» DIRECTIVE
Begin with the line containing "How far does" and copy each line exactly through the last line of the entries, inclusive.

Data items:
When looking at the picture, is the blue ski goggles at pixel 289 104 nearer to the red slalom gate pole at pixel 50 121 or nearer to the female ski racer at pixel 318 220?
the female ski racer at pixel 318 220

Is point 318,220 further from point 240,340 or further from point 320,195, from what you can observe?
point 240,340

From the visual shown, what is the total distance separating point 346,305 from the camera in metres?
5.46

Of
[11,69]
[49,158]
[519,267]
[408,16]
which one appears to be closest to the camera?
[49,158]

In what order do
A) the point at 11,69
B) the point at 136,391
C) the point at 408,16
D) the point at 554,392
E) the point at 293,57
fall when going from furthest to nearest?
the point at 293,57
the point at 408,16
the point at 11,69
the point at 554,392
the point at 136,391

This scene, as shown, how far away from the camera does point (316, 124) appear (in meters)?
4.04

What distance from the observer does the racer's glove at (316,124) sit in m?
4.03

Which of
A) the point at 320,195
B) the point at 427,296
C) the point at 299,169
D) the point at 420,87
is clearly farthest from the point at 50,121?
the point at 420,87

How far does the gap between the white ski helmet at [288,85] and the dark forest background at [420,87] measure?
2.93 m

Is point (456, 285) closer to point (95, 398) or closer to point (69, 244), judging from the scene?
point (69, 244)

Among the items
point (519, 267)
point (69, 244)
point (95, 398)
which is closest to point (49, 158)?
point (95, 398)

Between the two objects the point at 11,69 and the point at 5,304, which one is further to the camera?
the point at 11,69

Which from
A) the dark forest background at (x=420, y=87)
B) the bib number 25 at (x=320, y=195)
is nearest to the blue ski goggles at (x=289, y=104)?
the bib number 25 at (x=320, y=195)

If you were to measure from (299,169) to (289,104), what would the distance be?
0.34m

» ANSWER TO THE TASK
How far does the gap between the white ski helmet at [288,85] and the dark forest background at [420,87] measure?
2.93 m

Is point (456, 285) closer to point (95, 398) or closer to point (69, 244), judging from the scene?
point (69, 244)

Among the items
point (519, 267)
point (69, 244)
point (95, 398)
which is closest to point (49, 158)?
point (95, 398)

Between the two objects the point at 11,69 and the point at 5,304, which one is further to the camera?
the point at 11,69

Which from
A) the dark forest background at (x=420, y=87)
B) the bib number 25 at (x=320, y=195)
is nearest to the blue ski goggles at (x=289, y=104)?
the bib number 25 at (x=320, y=195)

If you were to measure from (299,169) to (289,104), what would the distance be?
0.34m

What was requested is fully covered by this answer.